AVAILABLE DATA below:

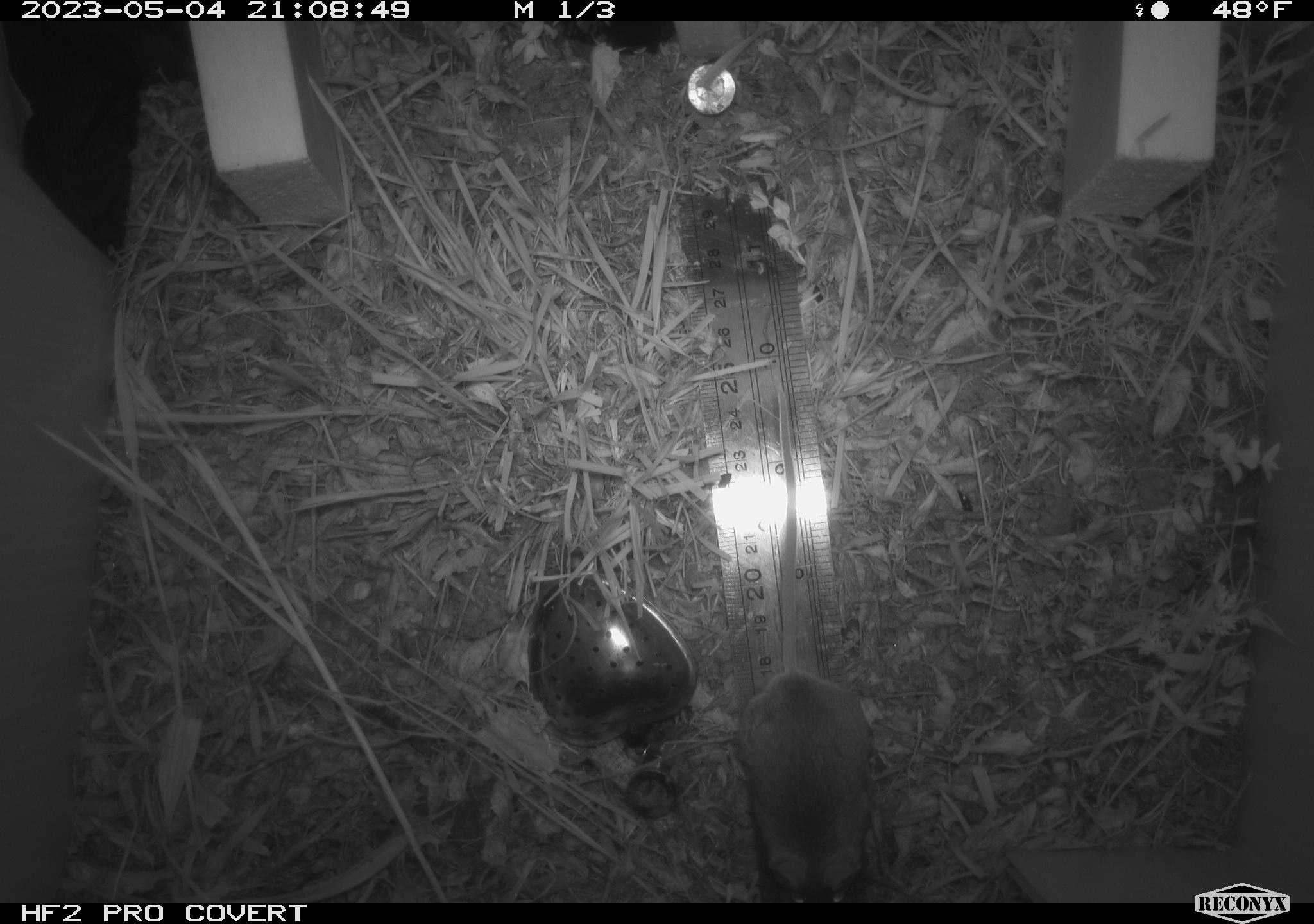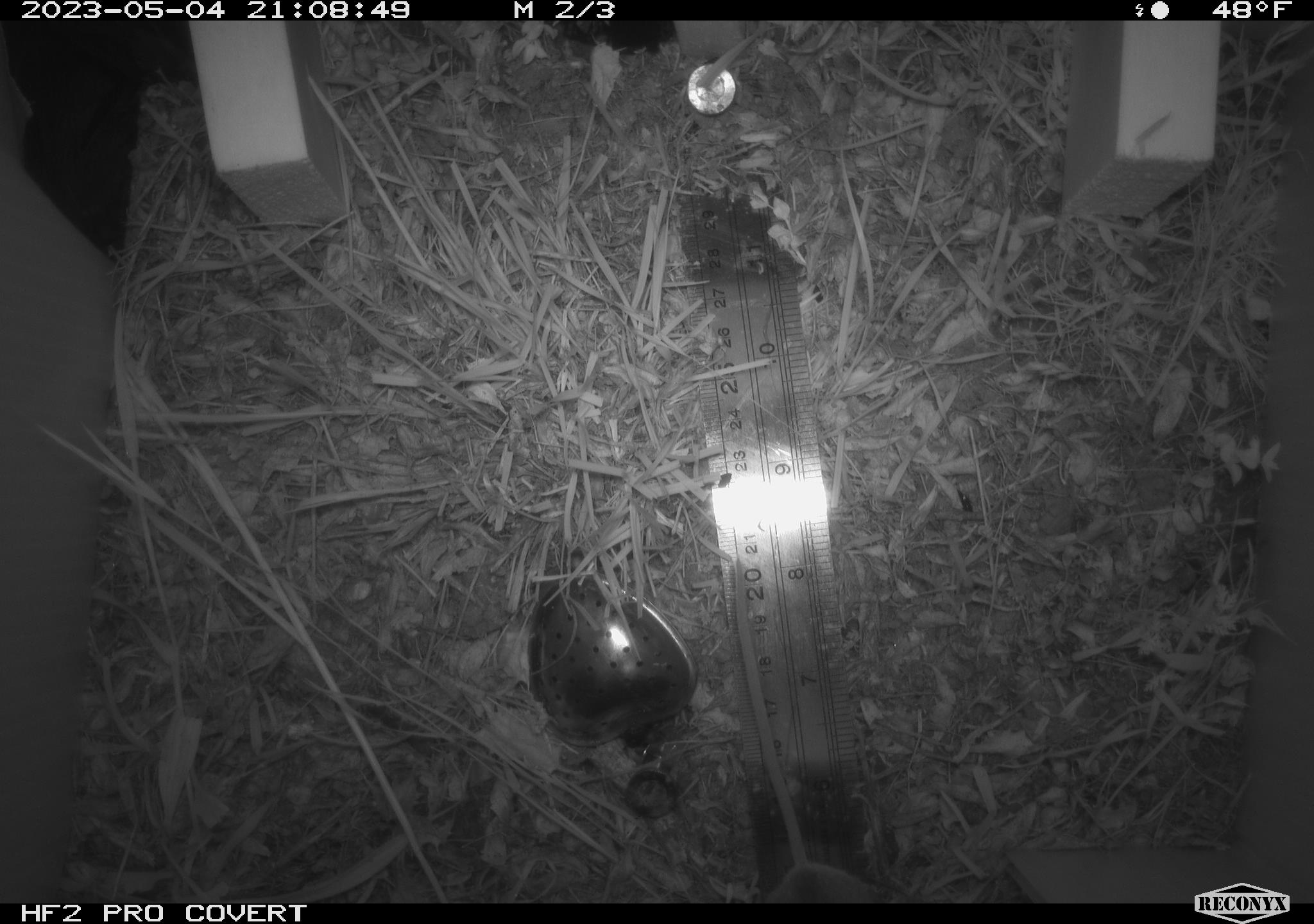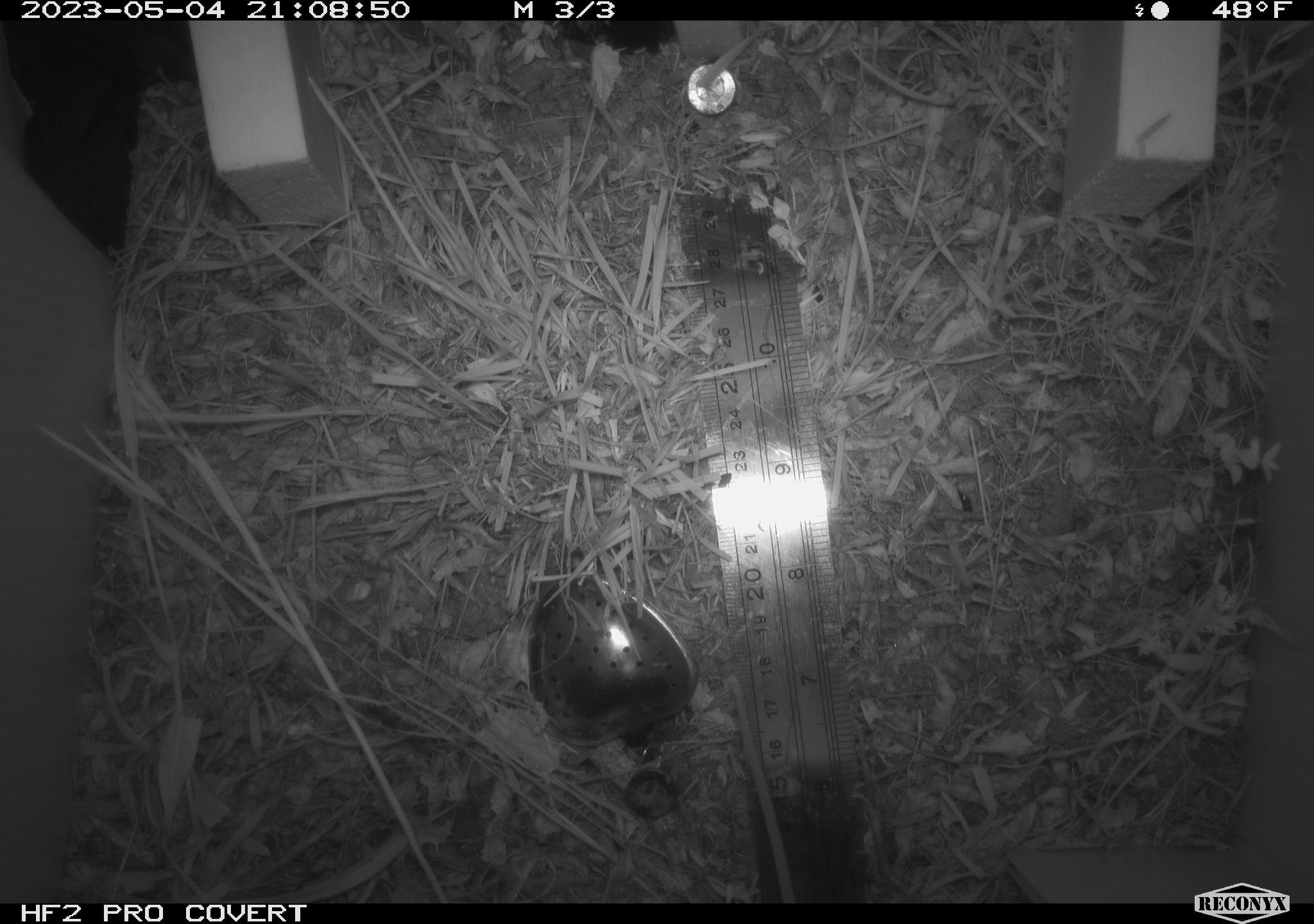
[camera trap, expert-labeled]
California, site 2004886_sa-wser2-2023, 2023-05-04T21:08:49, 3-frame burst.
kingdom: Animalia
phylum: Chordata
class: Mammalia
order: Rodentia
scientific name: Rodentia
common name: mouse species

End of AVAILABLE DATA.

● **TASK DIRECTIONS**:
Reproduce every record word for word. The copy must contain no pictures.

● **OUTPUT OF THE TASK**:
[camera trap, expert-labeled]
California, site 2004886_sa-wser2-2023, 2023-05-04T21:08:49, 3-frame burst.
kingdom: Animalia
phylum: Chordata
class: Mammalia
order: Rodentia
scientific name: Rodentia
common name: mouse species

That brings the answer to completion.